À la une · 12.02.2021 11:16
Covid-19: Bretonische Pfleger leiden nach Impfung mit AstraZeneca-Impfstoff unter zahlreichen Nebenwirkungen
Mehrere Betreuer, die den Impfstoff von Astrazeneca in der Bretagne erhielten, erlebten verschiedene Nebenwirkungen. Das Krankenhaus in Morlaix beschloss, die Impfung seiner Mitarbeiter auszusetzen. Eine Woche nach Beginn der Impfung mit dem dritten in...
Mehrere Betreuer, die den Impfstoff von Astrazeneca in der Bretagne erhielten, erlebten verschiedene Nebenwirkungen. Das Krankenhaus in Morlaix beschloss, die Impfung seiner Mitarbeiter auszusetzen.
Eine Woche nach Beginn der Impfung mit dem dritten in Frankreich zugelassenen Impfstoff von AstraZeneca traten beim Pflegepersonal der Krankenhäuser in Brest und Morlaix in der Bretagne mehrere Nebenwirkungen auf. Grippesyndrome mit Kopfschmerzen und hohem Fieber, meldet die Zeitung "Telegramm".
Der Meldung zufolge wurden 20 bis 25% des geimpften Personals in der CHRU Brest vorübergehend krank geschrieben. Nach Angaben unserer Kollegen seien die Zahlen für das Personal des Krankenhauses in Quimper entsprechend. Das geimpfte Pflegepersonal gehört zu den Abteilungen für Infektionskrankheiten, Notfall und Reanimation.

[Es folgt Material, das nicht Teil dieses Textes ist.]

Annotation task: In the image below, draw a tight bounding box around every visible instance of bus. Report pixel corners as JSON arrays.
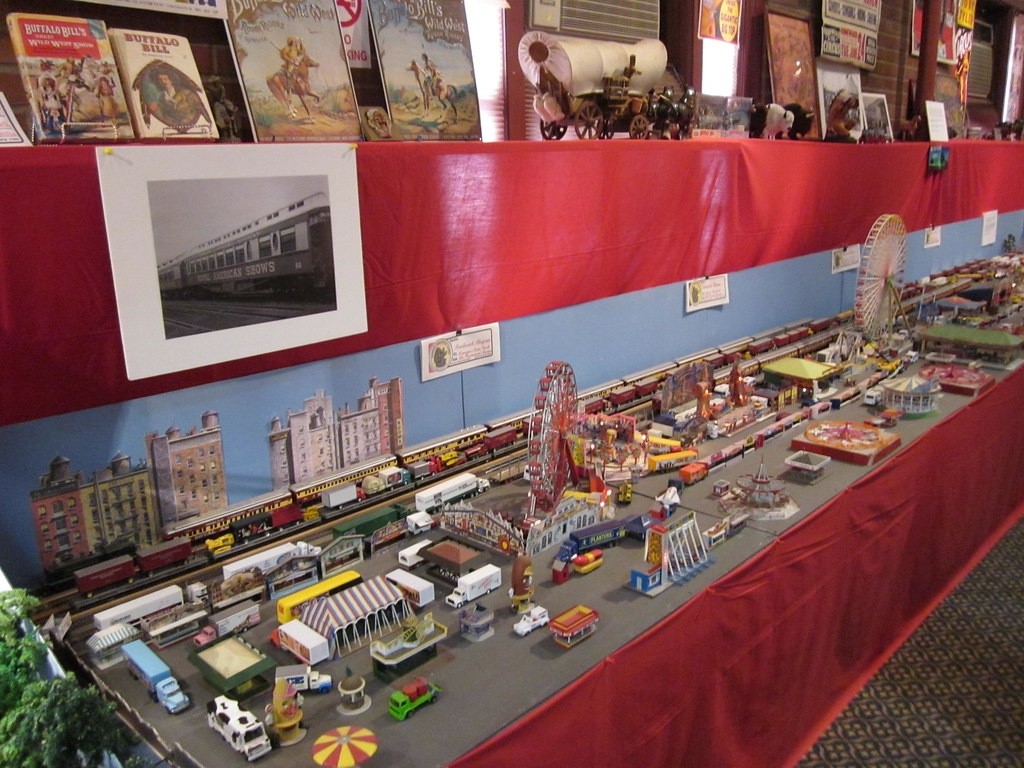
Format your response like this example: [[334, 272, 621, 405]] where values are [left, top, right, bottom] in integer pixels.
[[277, 570, 363, 625]]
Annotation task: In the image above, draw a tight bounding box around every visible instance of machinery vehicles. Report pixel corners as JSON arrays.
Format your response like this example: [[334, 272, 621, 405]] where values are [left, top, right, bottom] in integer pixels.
[[618, 480, 632, 505]]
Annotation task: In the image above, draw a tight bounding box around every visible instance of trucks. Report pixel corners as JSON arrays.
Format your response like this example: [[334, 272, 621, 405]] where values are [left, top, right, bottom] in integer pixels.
[[554, 519, 626, 565], [398, 539, 435, 571], [679, 463, 708, 486], [385, 568, 435, 609], [207, 694, 272, 761], [275, 664, 332, 693], [94, 473, 493, 631], [445, 564, 502, 609], [72, 272, 949, 603], [387, 676, 441, 722], [269, 618, 329, 666], [513, 606, 550, 637], [193, 599, 261, 647]]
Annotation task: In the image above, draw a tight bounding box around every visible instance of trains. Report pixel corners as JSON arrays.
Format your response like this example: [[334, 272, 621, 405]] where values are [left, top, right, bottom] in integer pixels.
[[156, 193, 335, 299]]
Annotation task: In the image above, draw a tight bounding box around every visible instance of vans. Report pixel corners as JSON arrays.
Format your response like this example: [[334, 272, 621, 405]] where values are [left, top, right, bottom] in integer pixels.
[[863, 385, 883, 406]]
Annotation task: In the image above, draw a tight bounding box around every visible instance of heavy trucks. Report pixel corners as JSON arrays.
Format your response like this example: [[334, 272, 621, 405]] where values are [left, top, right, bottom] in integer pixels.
[[121, 639, 190, 714]]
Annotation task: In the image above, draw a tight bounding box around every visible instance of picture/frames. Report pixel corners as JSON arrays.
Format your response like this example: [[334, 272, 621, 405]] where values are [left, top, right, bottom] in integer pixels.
[[762, 6, 822, 141], [857, 91, 895, 143], [816, 53, 866, 142]]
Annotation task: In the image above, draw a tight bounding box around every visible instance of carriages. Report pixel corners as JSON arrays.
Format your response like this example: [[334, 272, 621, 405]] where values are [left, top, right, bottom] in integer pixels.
[[517, 31, 696, 140]]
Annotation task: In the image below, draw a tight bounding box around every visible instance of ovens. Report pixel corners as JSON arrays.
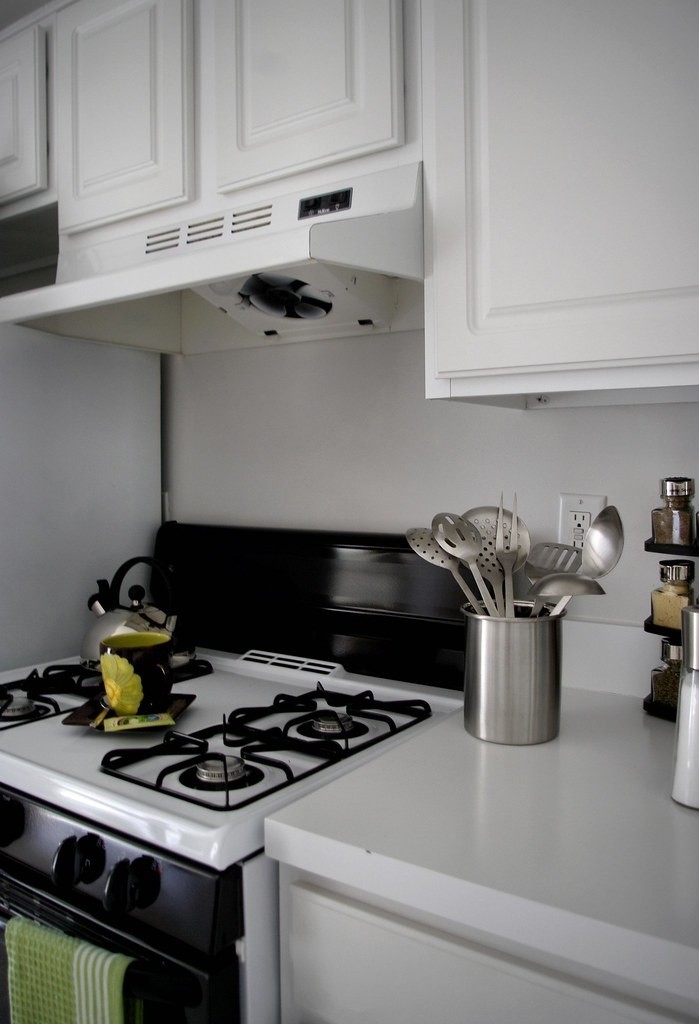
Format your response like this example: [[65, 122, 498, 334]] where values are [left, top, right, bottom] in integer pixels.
[[0, 786, 246, 1024]]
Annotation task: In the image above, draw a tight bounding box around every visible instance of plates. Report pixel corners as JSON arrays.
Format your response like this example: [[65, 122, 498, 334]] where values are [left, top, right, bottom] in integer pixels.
[[60, 689, 197, 733]]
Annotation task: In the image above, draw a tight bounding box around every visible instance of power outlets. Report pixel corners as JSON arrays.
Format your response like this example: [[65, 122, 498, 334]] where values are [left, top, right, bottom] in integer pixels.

Die Leitung des Krankenhauses von Morlaix hat beschlossen, die Impfung mit Dosen des Pharmaunternehmens AstraZeneca auszusetzen.

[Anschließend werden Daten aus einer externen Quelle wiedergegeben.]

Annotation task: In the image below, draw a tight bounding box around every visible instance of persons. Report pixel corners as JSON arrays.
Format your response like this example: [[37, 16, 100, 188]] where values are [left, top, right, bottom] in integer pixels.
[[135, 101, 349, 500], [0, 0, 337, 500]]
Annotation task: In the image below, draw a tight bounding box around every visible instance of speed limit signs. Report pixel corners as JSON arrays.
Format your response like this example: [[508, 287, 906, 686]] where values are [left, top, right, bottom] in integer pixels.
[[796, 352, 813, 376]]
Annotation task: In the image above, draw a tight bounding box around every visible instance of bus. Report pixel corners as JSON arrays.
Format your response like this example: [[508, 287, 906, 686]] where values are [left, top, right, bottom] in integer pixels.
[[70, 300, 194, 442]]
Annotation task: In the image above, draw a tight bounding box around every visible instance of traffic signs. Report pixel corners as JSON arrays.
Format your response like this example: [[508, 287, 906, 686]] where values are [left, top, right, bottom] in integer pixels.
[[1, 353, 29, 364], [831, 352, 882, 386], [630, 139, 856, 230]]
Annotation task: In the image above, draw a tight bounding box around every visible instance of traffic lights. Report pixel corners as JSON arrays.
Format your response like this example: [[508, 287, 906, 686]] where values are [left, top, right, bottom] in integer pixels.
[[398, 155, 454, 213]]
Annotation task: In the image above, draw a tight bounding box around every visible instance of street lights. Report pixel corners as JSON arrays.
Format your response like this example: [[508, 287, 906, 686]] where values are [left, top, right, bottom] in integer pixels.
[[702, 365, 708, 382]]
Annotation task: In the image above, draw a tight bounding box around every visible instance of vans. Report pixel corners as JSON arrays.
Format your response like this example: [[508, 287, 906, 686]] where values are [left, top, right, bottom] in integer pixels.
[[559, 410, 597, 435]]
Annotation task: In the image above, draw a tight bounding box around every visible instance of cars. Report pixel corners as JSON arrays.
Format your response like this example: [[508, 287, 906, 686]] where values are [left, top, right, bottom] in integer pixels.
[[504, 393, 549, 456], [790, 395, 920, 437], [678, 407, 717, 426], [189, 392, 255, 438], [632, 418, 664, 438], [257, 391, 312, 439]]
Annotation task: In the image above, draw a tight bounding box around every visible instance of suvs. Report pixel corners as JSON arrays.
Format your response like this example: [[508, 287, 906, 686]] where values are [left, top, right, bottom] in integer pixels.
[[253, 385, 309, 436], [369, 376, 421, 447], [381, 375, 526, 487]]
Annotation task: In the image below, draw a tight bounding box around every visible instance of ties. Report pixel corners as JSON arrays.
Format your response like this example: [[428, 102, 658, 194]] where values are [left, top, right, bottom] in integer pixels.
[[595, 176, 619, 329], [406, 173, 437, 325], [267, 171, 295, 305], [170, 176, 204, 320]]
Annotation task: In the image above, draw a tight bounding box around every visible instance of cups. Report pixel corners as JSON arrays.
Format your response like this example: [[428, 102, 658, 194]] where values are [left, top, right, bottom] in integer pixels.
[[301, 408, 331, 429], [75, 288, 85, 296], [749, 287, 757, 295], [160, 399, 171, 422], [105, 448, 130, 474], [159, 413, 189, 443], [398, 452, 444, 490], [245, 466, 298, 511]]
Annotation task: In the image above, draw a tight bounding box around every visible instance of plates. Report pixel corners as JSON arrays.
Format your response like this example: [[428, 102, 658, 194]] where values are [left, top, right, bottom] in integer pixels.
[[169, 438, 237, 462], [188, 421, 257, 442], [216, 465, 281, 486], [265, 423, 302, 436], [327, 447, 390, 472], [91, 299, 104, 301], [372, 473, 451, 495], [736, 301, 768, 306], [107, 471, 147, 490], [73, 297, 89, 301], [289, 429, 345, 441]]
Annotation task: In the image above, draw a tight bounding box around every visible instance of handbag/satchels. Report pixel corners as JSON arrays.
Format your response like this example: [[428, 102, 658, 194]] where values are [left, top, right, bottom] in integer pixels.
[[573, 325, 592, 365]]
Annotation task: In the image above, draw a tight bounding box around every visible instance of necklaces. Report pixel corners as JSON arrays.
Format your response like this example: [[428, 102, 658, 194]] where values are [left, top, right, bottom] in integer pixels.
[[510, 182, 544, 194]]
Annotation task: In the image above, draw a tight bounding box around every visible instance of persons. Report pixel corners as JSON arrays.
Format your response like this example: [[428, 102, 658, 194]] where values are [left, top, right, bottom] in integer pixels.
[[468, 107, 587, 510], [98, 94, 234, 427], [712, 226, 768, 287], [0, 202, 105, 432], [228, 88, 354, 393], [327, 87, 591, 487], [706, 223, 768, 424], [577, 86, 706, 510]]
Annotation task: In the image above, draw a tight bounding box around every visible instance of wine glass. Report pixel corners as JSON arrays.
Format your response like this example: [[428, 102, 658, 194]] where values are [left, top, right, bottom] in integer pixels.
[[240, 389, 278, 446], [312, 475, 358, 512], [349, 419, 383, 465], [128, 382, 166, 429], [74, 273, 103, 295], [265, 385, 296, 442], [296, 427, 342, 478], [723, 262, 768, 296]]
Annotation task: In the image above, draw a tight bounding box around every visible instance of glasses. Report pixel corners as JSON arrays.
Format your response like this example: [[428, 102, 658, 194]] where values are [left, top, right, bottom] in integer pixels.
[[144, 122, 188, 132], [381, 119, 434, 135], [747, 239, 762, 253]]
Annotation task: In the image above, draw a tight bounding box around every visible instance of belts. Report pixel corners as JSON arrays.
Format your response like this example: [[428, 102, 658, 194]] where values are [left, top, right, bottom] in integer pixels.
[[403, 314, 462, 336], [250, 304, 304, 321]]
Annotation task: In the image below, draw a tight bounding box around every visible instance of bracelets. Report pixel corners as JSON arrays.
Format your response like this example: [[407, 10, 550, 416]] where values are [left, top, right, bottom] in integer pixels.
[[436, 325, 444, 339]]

Der Impfstoff von AstraZeneca wird seit letztem Samstag an das Pflegepersonal verabreicht. Es ist der dritte Impfstoff, der in Frankreich neben den Impfstoffen von Pfizer-BioNtech und Moderna eingesetzt wird.
Die WHO empfahl am Donnerstag die Verwendung des Impfstoffs von AstraZeneca, auch für Menschen über 65 Jahre. Dieser Virus-Impfstoff hatte in den letzten Wochen einige Rückschläge erlebt. Seine Wirksamkeit wurde für Menschen über 65 Jahre und in Ländern, in denen Varianten vorhanden sind, in Frage gestellt.